Do you think it can just be an “atomicity” issue? Like

  1. I need to send a PROBLEM notification
  2. The state is changed to OK
  3. I read the state
  4. I send PROBLEM / OK

Maybe. How often is that service being checked? Or likewise, add its configuration, icinga2 object list --type Service --name .. is sufficient.

It’s a passive check. Informations are received through nsca every 5 minutes. We have about 220000 services.

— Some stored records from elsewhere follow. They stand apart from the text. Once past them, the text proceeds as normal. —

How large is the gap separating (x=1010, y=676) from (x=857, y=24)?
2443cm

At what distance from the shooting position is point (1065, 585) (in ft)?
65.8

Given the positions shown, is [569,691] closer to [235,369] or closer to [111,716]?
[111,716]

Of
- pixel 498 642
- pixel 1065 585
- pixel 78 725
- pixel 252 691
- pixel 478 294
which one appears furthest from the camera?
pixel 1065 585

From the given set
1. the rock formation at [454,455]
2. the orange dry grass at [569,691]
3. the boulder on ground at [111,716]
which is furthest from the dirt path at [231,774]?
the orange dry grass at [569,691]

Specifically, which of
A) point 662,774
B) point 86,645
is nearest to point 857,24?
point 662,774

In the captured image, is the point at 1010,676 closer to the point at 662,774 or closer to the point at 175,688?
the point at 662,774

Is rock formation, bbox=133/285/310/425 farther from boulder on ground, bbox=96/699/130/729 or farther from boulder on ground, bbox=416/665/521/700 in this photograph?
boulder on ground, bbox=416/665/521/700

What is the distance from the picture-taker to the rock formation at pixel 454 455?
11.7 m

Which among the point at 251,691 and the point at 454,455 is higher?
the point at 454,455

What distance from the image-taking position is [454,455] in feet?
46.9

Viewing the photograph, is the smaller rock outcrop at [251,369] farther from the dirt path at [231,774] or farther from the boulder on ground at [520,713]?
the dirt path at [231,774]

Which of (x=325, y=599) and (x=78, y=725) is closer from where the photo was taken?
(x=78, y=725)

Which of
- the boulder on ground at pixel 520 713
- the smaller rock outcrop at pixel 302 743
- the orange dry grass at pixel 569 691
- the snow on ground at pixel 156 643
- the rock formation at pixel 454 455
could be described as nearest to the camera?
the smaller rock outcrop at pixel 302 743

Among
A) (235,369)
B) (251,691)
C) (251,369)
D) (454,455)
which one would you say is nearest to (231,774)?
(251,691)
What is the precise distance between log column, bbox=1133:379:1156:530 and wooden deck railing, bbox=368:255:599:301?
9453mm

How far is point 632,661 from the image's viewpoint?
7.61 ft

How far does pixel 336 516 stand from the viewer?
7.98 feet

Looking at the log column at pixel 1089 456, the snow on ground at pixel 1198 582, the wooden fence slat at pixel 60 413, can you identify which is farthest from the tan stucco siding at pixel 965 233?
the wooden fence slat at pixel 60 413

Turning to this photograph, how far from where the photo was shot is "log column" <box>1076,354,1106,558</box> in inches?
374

# icinga2 object list --type Service --name 'server1.example.com!service1'
Object 'server1.example.com!service1' of type 'Service':
  % declared in '/etc/icinga2/conf.d/services-common.conf', lines 51:1-51:63
  * __name = "server1.example.com!service1"
  * action_url = ""
  * check_command = "dummy"
    % = modified in '/etc/icinga2/conf.d/templates.conf', lines 30:5-30:27
  * check_interval = 900
    % = modified in '/etc/icinga2/conf.d/templates.conf', lines 26:5-26:24
  * check_period = ""
  * check_timeout = null
  * command_endpoint = ""
  * display_name = "service1"
  * enable_active_checks = true
    % = modified in '/etc/icinga2/conf.d/templates.conf', lines 29:5-29:31
  * enable_event_handler = true
  * enable_flapping = false
  * enable_notifications = true
    % = modified in '/etc/icinga2/conf.d/templates.conf', lines 33:5-33:31
  * enable_passive_checks = true
  * enable_perfdata = true
  * event_command = ""
  * flapping_threshold = 0
  * flapping_threshold_high = 30
  * flapping_threshold_low = 25
  * groups = [ ]
  * host_name = "server1.example.com"
    % = modified in '/etc/icinga2/conf.d/services-common.conf', lines 51:1-51:63
  * icon_image = ""
  * icon_image_alt = ""
  * max_check_attempts = 2
    % = modified in '/etc/icinga2/conf.d/templates.conf', lines 25:5-25:26
  * name = "service1"
    % = modified in '/etc/icinga2/conf.d/services-common.conf', lines 51:1-51:63
  * notes = ""
  * notes_url = ""
  * package = "_etc"
    % = modified in '/etc/icinga2/conf.d/services-common.conf', lines 51:1-51:63
  * retry_interval = 30
    % = modified in '/etc/icinga2/conf.d/templates.conf', lines 27:5-27:24
  * source_location
    * first_column = 1
    * first_line = 51
    * last_column = 63
    * last_line = 51
    * path = "/etc/icinga2/conf.d/services-common.conf"
  * templates = [ "service1", "generic-service" ]
    % = modified in '/etc/icinga2/conf.d/services-common.conf', lines 51:1-51:63
    % = modified in '/etc/icinga2/conf.d/templates.conf', lines 24:1-24:34
  * type = "Service"
  * vars
    * dummy_state = 3
      % = modified in '/etc/icinga2/conf.d/templates.conf', lines 31:5-31:24
    * dummy_text = "No check results received."
      % = modified in '/etc/icinga2/conf.d/templates.conf', lines 32:5-32:50
  * volatile = false
  * zone = ""

Ok. Can you reproduce this then with a dummy check of yours, simulating this behaviour?